Desde ese punto de vista, a nadie debería extrañar que el matrimonio entre personas de idéntico sexo suscite desasosegadas reacciones de diverso tipo. No sólo por razones culturales, de arrastre de tantos siglos, sino porque obviamente, los ciudadanos de idéntico sexo no pueden por sí cumplir con el objetivo histórico del matrimonio: contribuir al sostenimiento de la sociedad. Pueden hacerlo recurriendo al “arte” (la donación de semen, el préstamo de óvulos, la adopción), pero no a la naturaleza.

Junto a esas inquietudes es lícito plantearse también otras de tipo conceptual. Si lo que la sociedad ampara en el matrimonio (o a lo que incita) no es ya la reproducción –por vía de naturaleza o de arte- ¿qué es lo que ampara? ¿Es el sexo, la relación sexual? ¿O es, tal vez, el amor? En ese caso, ¿deben darse ventajas legales o económicas a los ciudadanos —heterosexuales u homosexuales, igual da—, por practicar el sexo o por amarse? Y si lo que se tutela es sólo el amor, ¿cuál es la razón, entonces, para que haya que pagar al otro cónyuge una vez que se ha extinguido la relación que unía a ambos? ¿Qué obliga a sostener a los hijos, y, especialmente, a mantenerlos más allá de su mayoría de edad, si ese, el de la continuidad de la pareja y la sociedad, no es el objetivo del matrimonio?
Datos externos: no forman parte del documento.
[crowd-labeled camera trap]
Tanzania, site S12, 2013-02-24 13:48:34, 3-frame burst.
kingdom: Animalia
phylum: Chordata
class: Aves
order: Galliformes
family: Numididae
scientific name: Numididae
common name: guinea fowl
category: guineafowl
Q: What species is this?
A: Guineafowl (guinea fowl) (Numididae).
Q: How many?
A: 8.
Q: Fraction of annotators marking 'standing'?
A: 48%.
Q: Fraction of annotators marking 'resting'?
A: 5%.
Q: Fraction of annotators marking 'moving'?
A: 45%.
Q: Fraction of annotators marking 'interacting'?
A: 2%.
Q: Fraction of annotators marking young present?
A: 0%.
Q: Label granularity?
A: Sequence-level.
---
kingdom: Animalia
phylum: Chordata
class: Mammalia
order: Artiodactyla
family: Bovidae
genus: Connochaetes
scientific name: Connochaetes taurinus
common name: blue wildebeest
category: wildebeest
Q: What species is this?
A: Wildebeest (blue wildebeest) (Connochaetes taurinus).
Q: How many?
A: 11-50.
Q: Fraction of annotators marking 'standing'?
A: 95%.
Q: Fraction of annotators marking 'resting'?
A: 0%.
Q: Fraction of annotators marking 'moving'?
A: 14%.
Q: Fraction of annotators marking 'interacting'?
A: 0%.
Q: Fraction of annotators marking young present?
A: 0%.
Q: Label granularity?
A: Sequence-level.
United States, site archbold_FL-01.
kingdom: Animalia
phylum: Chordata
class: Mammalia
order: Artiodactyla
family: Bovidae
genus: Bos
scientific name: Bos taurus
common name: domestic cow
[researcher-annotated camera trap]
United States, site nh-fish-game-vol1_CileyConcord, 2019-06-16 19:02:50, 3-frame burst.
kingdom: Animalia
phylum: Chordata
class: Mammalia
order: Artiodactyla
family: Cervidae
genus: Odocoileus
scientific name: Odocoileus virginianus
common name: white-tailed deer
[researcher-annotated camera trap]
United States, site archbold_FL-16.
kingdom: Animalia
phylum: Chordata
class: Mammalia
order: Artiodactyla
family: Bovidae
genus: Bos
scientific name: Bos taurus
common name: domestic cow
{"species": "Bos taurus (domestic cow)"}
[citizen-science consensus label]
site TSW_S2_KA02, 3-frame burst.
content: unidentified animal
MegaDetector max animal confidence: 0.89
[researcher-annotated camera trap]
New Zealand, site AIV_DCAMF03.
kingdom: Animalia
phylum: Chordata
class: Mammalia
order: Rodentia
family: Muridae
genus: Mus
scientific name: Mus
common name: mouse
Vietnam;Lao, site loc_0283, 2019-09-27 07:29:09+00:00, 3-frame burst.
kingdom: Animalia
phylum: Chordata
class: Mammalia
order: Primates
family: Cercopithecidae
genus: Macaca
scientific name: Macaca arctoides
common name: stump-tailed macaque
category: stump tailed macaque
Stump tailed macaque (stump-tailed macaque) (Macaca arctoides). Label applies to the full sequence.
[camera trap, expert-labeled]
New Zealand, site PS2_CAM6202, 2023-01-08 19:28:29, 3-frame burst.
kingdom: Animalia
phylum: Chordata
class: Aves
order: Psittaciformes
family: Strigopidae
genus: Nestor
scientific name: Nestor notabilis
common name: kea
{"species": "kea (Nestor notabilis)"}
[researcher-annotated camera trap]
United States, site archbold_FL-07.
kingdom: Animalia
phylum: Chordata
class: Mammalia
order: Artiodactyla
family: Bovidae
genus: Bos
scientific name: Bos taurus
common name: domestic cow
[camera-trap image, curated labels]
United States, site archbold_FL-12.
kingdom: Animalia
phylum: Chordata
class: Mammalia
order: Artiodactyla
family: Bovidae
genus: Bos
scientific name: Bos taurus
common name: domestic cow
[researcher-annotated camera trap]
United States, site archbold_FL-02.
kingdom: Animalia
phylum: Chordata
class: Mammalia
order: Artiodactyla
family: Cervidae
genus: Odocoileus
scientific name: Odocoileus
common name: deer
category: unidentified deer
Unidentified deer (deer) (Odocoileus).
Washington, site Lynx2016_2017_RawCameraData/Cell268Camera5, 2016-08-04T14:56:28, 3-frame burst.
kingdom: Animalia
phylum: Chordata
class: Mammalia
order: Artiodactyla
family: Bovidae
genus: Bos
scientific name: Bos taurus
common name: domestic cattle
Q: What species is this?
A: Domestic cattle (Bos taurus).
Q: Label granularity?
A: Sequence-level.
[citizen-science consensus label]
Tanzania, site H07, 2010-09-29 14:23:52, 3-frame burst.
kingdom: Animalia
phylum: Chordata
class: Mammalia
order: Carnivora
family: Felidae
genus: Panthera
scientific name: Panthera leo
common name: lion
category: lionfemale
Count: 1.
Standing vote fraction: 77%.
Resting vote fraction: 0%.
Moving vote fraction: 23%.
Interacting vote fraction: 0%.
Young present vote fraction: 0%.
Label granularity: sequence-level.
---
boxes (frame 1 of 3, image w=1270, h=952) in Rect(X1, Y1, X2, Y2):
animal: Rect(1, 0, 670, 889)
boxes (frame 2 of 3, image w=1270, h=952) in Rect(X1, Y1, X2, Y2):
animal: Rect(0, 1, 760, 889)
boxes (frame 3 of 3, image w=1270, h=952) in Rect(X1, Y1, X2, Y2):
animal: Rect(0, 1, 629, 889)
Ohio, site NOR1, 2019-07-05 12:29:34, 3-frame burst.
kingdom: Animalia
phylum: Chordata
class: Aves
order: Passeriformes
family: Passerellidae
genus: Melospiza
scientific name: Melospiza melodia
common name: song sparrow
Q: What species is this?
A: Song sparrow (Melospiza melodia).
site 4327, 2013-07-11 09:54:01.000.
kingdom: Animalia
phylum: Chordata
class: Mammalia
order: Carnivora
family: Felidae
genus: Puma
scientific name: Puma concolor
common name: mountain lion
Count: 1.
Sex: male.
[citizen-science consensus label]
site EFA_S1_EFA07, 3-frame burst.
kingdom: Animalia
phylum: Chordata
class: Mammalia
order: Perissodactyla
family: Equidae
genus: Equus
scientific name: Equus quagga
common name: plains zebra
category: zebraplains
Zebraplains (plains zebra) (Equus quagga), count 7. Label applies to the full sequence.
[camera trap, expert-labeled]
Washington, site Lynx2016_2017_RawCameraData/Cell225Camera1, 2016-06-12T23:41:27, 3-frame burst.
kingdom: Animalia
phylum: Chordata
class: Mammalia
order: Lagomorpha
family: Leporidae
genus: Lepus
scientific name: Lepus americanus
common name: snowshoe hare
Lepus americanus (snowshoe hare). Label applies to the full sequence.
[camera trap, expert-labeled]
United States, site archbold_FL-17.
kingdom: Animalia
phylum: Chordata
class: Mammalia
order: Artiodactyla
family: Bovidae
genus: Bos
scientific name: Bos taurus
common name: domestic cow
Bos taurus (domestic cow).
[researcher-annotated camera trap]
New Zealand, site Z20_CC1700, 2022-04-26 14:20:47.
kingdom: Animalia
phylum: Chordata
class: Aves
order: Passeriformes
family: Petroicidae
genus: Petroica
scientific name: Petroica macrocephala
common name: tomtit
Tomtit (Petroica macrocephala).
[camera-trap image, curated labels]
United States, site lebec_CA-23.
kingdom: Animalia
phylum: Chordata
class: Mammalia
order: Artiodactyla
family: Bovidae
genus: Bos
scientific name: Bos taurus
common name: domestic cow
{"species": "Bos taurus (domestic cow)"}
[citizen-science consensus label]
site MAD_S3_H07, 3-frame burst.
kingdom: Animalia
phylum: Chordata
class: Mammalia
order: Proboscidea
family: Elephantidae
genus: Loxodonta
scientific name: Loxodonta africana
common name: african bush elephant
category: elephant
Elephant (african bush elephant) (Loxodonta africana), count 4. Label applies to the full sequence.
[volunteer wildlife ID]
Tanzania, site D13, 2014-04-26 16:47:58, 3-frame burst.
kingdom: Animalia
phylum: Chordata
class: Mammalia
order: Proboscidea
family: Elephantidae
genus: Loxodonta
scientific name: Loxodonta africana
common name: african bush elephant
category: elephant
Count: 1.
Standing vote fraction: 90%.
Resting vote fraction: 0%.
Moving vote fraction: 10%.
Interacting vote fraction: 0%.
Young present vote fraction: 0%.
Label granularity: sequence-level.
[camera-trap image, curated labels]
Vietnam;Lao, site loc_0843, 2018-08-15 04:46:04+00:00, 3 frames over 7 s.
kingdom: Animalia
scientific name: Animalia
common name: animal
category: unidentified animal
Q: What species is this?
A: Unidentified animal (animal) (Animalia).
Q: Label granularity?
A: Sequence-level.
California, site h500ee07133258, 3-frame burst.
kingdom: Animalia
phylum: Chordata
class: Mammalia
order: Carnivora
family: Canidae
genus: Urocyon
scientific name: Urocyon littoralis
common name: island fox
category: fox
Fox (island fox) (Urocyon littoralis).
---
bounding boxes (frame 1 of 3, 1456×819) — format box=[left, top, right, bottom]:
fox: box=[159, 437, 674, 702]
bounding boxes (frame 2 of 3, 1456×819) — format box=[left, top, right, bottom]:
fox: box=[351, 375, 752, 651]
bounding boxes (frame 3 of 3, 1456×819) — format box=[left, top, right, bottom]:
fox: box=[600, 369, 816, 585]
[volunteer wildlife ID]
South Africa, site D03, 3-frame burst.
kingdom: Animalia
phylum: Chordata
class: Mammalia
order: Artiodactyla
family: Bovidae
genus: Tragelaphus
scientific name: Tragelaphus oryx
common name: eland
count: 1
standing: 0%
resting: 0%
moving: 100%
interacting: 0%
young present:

Como se ve, pues, la conmoción causada por el casamiento entre personas de idéntico sexo no sólo afecta a la herencia cultural, a las tradiciones, o a las emociones aprendidas: introduce una horma que modifica sustancialmente el propio concepto de matrimonio, y aun el sentido social que pueda tener la institución, quizás cuestionándolo. No es de extrañar, por tanto, que con buen sentido respecto a su causa, los partidarios del connubio entre personas de la misma dotación sexual hayan hecho de la adopción —o de otras formas de legalización de la filiación— piedra angular de sus demandas.